— Start Provided records —

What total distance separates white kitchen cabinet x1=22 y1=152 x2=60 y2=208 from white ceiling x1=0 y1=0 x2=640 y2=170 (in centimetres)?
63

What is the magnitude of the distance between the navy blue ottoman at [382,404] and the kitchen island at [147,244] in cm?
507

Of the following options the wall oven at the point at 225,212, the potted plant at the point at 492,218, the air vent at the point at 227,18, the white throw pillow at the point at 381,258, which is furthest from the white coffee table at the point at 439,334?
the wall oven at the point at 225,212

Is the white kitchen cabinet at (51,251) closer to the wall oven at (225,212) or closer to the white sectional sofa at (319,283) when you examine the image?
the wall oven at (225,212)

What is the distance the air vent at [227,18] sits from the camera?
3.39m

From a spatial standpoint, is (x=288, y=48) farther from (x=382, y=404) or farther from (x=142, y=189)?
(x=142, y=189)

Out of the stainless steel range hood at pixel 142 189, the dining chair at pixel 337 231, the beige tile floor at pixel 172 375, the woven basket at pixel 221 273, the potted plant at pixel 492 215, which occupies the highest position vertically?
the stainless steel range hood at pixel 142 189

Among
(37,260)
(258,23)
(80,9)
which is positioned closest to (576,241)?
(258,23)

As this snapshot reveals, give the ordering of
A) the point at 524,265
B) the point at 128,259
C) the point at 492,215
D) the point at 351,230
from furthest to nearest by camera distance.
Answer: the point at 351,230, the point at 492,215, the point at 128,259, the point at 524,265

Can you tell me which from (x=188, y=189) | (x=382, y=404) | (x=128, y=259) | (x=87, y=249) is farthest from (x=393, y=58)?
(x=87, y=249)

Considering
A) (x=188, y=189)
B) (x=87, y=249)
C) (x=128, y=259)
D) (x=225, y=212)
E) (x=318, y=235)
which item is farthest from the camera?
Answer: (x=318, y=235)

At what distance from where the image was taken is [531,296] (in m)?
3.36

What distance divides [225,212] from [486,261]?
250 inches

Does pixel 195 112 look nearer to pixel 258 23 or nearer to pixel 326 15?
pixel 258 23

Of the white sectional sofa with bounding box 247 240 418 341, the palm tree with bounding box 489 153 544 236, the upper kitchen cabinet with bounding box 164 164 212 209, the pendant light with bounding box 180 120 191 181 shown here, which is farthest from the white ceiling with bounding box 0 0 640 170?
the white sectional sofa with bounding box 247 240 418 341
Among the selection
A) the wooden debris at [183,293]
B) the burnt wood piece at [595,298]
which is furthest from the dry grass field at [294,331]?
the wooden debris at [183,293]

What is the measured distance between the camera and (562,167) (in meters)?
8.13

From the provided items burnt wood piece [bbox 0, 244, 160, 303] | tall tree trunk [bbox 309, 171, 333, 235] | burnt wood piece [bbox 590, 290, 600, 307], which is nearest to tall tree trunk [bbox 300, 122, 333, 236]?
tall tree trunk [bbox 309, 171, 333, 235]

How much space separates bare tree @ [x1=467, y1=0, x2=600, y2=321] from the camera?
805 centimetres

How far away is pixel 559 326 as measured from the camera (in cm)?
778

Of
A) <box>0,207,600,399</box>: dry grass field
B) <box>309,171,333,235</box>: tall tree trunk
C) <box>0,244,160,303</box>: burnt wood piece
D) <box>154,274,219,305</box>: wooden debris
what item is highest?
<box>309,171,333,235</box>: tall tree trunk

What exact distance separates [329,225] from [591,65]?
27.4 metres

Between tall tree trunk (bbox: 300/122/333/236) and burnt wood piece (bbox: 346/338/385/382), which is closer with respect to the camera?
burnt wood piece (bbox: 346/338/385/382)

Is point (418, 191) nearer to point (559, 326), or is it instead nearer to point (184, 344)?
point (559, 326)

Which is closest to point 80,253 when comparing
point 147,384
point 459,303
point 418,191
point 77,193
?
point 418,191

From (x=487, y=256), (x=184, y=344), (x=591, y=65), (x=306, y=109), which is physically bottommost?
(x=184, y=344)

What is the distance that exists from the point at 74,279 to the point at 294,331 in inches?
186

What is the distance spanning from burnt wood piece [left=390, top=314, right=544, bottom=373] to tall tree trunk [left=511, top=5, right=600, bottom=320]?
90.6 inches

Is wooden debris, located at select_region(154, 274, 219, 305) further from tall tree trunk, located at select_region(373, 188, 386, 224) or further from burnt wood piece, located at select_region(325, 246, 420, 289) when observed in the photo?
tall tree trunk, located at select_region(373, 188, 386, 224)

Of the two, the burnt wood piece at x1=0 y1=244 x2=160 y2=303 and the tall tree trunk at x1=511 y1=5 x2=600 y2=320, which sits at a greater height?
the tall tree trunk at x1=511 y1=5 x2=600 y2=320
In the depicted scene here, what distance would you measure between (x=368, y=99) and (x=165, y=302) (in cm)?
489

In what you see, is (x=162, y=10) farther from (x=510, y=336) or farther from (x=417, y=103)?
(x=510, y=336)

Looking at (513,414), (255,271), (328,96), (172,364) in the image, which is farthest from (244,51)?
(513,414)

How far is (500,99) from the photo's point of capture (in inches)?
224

— End Provided records —
— Start Provided records —

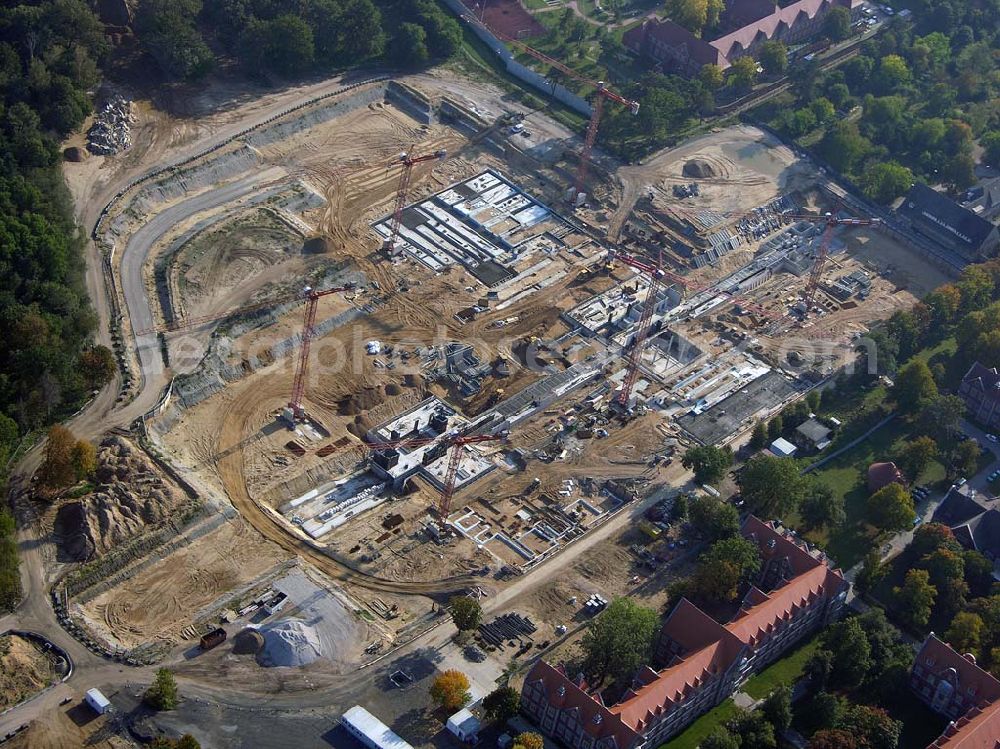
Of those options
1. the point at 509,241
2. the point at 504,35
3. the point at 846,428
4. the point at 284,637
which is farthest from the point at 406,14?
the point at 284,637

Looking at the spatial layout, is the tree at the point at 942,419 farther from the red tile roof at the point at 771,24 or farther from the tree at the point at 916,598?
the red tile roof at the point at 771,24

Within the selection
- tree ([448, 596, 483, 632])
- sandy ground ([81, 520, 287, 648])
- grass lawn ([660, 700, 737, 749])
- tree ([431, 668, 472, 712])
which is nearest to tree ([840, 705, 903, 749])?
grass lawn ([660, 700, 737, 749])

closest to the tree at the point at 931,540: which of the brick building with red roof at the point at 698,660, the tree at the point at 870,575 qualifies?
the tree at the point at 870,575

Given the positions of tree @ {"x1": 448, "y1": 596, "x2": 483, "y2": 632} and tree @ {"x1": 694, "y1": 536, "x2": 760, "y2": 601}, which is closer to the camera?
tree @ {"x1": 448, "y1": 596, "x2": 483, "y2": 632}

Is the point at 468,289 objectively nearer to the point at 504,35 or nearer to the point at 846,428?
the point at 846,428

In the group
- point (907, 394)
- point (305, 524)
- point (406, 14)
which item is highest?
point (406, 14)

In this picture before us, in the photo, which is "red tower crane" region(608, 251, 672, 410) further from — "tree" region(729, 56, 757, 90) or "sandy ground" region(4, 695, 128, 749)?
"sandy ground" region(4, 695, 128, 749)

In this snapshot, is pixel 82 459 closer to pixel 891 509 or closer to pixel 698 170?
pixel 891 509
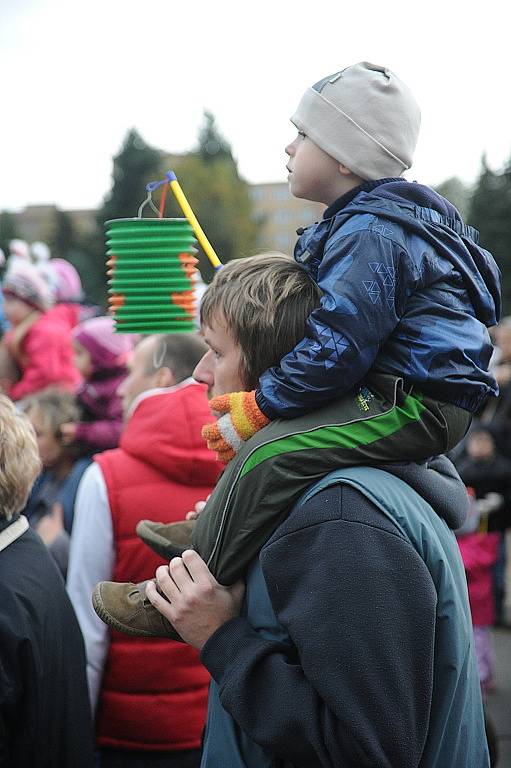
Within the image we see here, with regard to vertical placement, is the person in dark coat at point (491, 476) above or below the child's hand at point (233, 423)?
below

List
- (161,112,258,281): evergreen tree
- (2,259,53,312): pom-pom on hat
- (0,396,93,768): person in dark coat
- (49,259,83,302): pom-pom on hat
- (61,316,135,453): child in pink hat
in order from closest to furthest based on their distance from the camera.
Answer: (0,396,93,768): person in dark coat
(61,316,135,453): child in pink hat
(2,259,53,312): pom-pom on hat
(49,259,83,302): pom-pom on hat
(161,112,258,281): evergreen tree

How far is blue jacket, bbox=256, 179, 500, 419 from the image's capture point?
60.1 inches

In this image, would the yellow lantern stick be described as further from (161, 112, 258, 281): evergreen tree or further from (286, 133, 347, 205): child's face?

— End Provided records —
— Start Provided records —

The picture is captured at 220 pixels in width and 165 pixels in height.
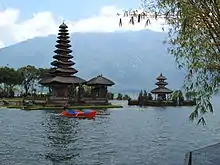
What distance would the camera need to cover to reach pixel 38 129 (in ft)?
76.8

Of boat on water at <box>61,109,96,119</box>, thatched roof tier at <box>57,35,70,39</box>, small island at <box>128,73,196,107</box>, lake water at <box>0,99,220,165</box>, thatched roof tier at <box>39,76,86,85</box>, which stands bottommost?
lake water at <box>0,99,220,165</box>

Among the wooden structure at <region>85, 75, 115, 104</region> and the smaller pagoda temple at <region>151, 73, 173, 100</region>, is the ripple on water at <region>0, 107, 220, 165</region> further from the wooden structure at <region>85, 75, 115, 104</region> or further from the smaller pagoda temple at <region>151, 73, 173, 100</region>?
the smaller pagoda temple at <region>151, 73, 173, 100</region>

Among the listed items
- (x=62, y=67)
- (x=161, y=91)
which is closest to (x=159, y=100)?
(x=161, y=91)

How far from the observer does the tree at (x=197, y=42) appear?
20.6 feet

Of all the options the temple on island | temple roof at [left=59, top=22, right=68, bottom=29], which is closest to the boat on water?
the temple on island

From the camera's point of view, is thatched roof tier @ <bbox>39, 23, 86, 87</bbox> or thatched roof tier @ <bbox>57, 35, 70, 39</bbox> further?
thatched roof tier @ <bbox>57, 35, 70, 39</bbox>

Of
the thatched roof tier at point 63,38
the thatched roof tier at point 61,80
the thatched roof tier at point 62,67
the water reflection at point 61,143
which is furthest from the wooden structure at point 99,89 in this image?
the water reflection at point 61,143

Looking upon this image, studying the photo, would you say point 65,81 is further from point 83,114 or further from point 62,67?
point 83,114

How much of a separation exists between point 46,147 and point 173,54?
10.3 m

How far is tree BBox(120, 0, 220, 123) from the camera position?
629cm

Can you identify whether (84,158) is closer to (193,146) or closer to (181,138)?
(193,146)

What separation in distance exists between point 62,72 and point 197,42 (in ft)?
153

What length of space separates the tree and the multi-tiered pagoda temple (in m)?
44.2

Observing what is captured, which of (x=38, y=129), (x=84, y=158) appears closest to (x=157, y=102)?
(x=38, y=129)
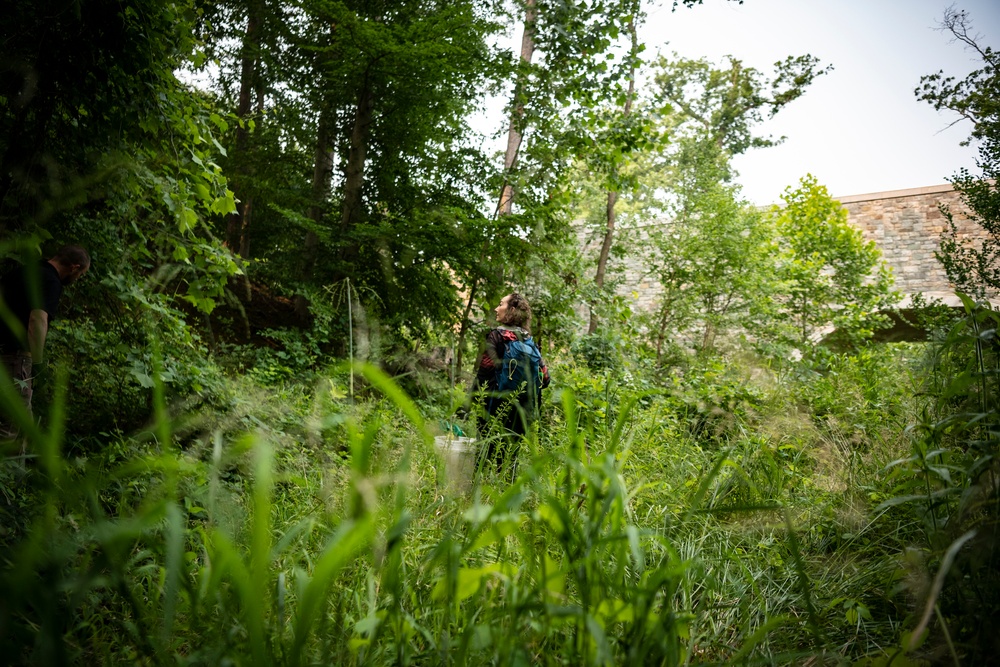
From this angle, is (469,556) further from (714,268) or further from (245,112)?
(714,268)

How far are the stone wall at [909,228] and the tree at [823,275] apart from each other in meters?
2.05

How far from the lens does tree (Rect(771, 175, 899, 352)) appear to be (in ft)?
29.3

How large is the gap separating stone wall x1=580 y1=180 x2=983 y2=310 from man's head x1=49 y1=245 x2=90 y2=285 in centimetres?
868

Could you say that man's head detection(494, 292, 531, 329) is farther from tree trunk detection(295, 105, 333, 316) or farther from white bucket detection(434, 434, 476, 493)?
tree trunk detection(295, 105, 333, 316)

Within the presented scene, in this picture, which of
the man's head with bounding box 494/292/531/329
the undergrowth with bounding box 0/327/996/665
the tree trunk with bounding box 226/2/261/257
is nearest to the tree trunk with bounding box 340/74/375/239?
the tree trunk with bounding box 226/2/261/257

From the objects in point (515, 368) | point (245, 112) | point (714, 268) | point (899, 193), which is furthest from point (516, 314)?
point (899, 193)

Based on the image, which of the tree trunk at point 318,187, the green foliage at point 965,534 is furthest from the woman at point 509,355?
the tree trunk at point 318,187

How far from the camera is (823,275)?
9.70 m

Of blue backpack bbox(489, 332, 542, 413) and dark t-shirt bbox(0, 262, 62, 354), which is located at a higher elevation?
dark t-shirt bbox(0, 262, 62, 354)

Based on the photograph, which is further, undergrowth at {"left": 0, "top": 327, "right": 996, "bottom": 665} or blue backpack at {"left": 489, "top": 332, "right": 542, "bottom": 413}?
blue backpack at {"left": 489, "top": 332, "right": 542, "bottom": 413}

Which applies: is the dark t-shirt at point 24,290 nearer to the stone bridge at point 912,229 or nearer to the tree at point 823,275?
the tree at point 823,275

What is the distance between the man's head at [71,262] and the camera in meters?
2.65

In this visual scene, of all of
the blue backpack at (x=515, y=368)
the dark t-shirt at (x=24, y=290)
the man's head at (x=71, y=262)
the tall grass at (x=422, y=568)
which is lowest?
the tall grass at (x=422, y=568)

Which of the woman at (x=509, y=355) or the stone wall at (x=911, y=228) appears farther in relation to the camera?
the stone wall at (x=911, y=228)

— End Provided records —

Your goal — Count the lines in the entries above that contain the word "nearest", matching case exactly. Give only the number.

Correct response — 4